• _The task_: Please copy the entries from the line with "What is the separation" to the line with "Noting what this", changing "separation measurement" to "distance" and leaving everything else as it is.

• _Given data_:

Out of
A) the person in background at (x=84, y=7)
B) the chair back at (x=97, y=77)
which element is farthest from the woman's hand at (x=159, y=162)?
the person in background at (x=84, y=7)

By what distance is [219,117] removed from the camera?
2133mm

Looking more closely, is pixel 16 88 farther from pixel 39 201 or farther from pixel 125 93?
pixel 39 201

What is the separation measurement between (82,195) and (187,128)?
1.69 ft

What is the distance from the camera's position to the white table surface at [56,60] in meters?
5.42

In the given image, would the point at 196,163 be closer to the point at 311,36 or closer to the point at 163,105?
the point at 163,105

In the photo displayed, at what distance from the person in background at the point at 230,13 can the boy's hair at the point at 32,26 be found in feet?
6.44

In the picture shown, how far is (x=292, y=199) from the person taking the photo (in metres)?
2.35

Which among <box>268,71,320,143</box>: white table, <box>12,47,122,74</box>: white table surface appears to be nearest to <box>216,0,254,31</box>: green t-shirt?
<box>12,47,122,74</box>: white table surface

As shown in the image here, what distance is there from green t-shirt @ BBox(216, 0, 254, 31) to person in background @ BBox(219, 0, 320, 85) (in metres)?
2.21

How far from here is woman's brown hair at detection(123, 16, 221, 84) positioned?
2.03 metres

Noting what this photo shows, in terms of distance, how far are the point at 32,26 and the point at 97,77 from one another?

--

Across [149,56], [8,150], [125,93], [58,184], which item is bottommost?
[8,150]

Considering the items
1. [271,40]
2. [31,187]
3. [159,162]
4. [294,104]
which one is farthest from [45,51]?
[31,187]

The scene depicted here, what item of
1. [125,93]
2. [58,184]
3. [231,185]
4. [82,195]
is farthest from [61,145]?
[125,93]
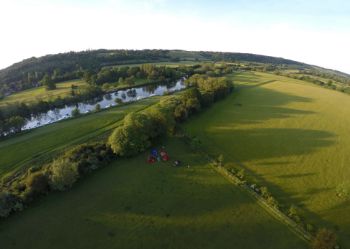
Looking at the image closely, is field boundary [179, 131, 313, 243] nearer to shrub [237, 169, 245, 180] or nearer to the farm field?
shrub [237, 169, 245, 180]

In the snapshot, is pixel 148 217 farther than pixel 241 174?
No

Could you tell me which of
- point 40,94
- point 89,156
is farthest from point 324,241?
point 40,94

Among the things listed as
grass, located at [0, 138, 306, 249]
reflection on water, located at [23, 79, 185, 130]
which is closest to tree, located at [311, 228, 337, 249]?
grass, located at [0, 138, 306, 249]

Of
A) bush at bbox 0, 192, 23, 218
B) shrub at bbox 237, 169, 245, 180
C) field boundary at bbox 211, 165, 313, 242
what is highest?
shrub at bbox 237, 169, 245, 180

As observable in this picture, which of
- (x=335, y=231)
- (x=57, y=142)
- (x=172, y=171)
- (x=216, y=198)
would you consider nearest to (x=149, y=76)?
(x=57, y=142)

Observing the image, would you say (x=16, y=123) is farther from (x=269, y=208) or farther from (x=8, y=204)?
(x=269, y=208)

==

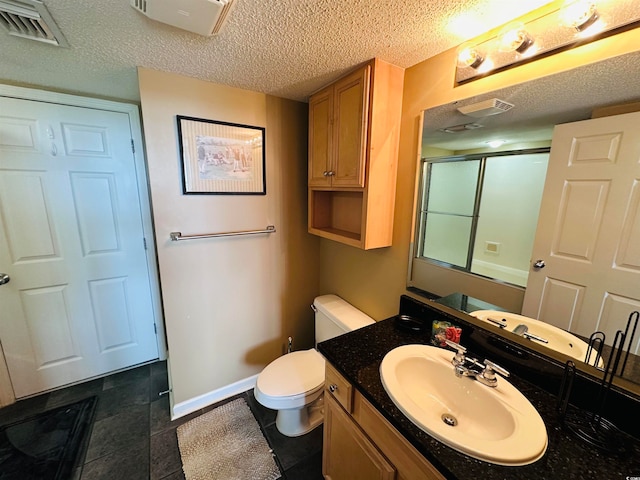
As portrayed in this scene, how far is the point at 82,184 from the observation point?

• _The output_:
What is the distance between (82,195) and (187,128)?
1.69 ft

What is the distance from the camera's position to the white table surface at [56,60] in meters?
5.42

In the given image, would the point at 196,163 be closer to the point at 311,36 or closer to the point at 163,105?
the point at 163,105

In the photo displayed, at what distance from the person in background at the point at 230,13 can the boy's hair at the point at 32,26 be found in feet?
6.44

In the picture shown, how far is (x=292, y=199) from the person taking the photo (in metres)?
2.35

Which among <box>268,71,320,143</box>: white table, <box>12,47,122,74</box>: white table surface appears to be nearest to <box>216,0,254,31</box>: green t-shirt?
<box>12,47,122,74</box>: white table surface

As shown in the image here, what distance is there from green t-shirt @ BBox(216, 0, 254, 31) to person in background @ BBox(219, 0, 320, 85) (in metres)?
2.21

How far from here is woman's brown hair at detection(123, 16, 221, 84) positioned?
2.03 metres

Noting what this photo shows, in terms of distance, how far are the point at 32,26 and the point at 97,77 from one another?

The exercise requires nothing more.